At least 97,000 people have fled their homes and sheltered in two camps after gunmen massacred more than 200 residents last week in western Ethiopia's Benishangul-Gumuz region.
Some 50,000 of the displaced were being sheltered at a makeshift camp in Tana Beles district of Benishangul-Gumuz, while over 40,000 took shelter at a camp in the Awi zone of the Amhara region, the Amhara Mass Media Agency reported Tuesday, citing a statement from the Ministry of Peace.
Following the attacks, the Metekel zone has come under the direct command of the military until it returns to normal. Troops deployed to the area over the weekend said nearly 50 of the gunmen were neutralized while law enforcement measures were intensified, reported Anadolu Agency (AA).
Last week, gunmen carried out ethnic-based attacks in the Metekel zone, killing more than 207 civilians while they slept. They also set fire to many homes.
In recent months, the western region, which borders Sudan, where Ethiopia's $5 billion Grand Ethiopian Renaissance Dam on the Blue Nile is located, has seen several ethnically motivated massacres of Amharas, Oromos and Shinashas.
Ethiopian Prime Minister Abiy Ahmed, who visited the area prior to the latest attack, warned of stern measures against the perpetrators. He wrote on his Twitter that "the government, to solve the root causes of the problem, has deployed a necessary force" in the region bordering Sudan. "The massacre of civilians in Benishangul-Gumuz region is very tragic," he added, according to Reuters.
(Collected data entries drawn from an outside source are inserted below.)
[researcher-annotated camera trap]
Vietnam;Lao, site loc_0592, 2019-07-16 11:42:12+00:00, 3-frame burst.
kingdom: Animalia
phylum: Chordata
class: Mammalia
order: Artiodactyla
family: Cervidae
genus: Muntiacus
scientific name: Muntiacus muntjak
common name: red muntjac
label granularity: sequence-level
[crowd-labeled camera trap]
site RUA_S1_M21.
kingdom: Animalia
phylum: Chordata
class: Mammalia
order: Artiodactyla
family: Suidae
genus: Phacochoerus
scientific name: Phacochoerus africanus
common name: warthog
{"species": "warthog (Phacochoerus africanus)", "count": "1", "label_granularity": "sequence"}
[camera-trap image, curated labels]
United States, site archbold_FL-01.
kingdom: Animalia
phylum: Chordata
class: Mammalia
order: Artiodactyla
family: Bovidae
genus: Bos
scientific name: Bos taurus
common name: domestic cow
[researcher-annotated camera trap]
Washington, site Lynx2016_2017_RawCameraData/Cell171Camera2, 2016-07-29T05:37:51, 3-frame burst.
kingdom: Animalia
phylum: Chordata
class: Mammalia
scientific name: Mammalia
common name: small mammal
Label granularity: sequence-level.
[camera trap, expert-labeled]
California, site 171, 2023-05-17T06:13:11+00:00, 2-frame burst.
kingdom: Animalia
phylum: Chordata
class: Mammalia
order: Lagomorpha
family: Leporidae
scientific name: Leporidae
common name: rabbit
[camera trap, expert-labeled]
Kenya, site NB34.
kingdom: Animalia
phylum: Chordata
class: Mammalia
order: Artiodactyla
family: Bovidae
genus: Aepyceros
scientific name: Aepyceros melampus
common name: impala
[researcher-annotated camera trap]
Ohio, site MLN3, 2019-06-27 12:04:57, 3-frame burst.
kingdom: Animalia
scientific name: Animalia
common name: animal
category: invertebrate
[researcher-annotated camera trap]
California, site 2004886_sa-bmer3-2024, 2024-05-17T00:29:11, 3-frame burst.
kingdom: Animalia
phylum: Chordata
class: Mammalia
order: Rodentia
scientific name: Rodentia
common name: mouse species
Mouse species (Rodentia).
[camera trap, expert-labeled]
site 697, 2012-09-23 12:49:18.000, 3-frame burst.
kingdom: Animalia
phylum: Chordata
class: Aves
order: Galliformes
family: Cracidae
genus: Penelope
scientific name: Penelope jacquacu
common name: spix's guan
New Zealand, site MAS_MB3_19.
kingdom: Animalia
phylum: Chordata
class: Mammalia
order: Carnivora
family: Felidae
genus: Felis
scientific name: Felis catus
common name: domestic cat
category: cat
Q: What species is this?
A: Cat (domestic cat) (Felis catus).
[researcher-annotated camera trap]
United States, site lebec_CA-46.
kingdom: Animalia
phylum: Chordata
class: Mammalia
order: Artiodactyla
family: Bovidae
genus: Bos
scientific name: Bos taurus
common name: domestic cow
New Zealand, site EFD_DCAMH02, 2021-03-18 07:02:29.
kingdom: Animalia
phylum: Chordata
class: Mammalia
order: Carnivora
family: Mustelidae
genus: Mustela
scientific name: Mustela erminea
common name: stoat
The EU's top diplomat, Josep Borrell, said in a statement on behalf of the bloc that reports of ethnic violence and other allegations of human rights violations should be investigated independently. The EU is closely following the crisis in Ethiopia and is concerned about the humanitarian situation, added Borrell, describing reports of the continued involvement of non-Ethiopian actors as worrying, according to the Deutsche Presse-Agentur (dpa).
In a separate part of the country, Ethiopia's military has been fighting rebels in the separate northern Tigray region for more than six weeks. The conflict was declared to have ended by Abiy in early December, though there are reports of pockets of ongoing fighting.
According to the U.N., some 2 million people in Tigray now need assistance – a doubling from the number before the fighting – and some 1 million people are displaced, including more than 45,000 Ethiopians who have fled into Sudan as refugees. The 96,000 Eritrean refugees are in an especially precarious position. They are in camps in Ethiopia near the border of their homeland, Eritrea, which they fled, and reports have emerged that some have been attacked or abducted.
The U.N. refugee chief has warned that, if true, any such actions "would be major violations of international norms." Eritrea has remained almost silent as the Tigray leaders accuse it of joining the conflict at Ethiopia's request, which Abiy's government has denied. Some 1,000 of the Eritrean refugees have arrived in the Tigray regional capital, Mekele, looking for food and other help, the International Committee of the Red Cross said earlier.
Ethiopia has been grappling with outbreaks of violence since Abiy was appointed in 2018 and accelerated democratic reforms that loosened the state's iron grip on regional rivalries.